• GOAL OF THE EXERCISE:
The expected output is every record below, transcribed exactly, with the pictures left out.

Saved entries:
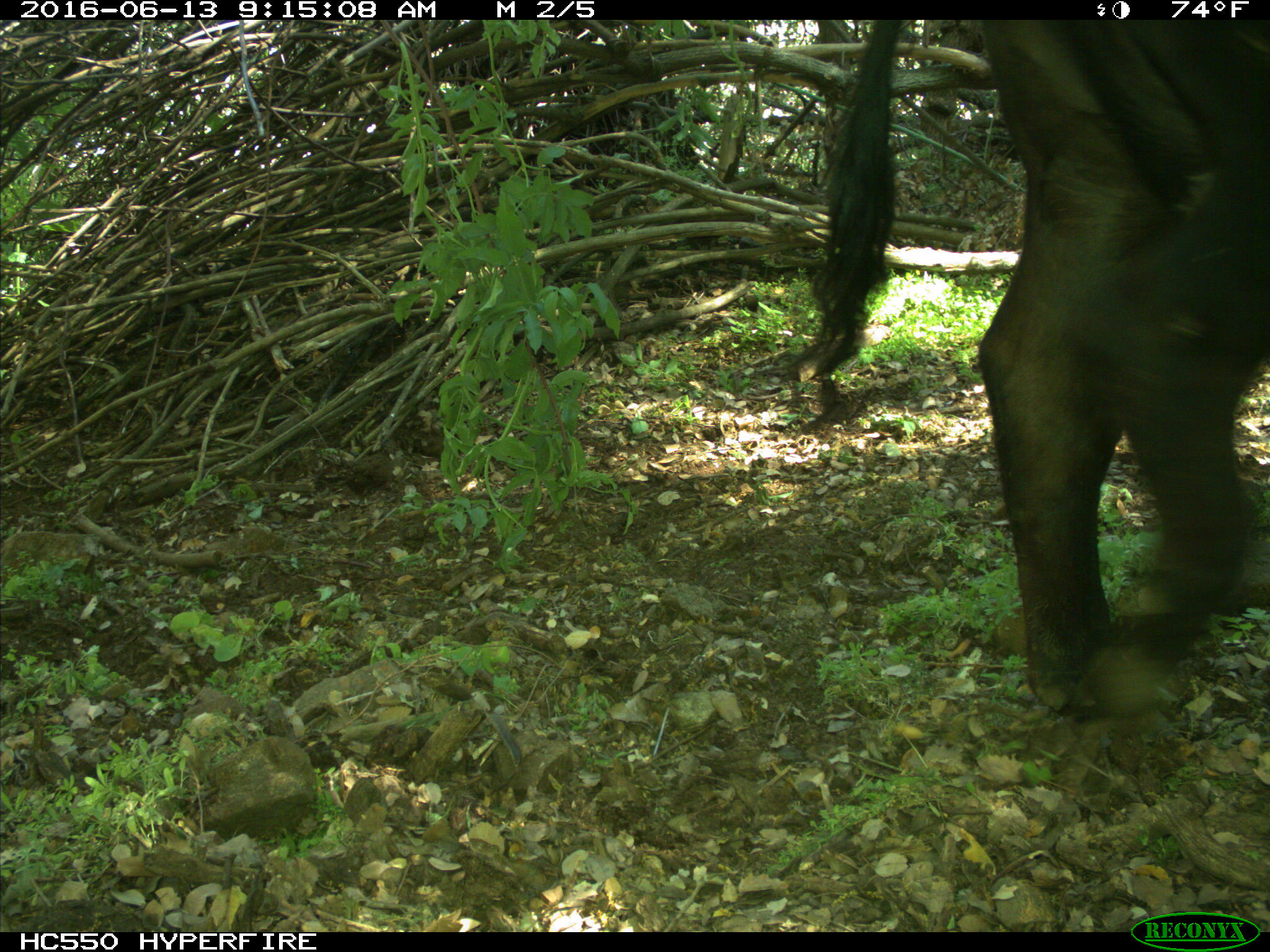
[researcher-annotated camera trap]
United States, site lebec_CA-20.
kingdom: Animalia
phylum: Chordata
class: Mammalia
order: Artiodactyla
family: Bovidae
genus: Bos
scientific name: Bos taurus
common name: domestic cow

• RESULT:
[researcher-annotated camera trap]
United States, site lebec_CA-20.
kingdom: Animalia
phylum: Chordata
class: Mammalia
order: Artiodactyla
family: Bovidae
genus: Bos
scientific name: Bos taurus
common name: domestic cow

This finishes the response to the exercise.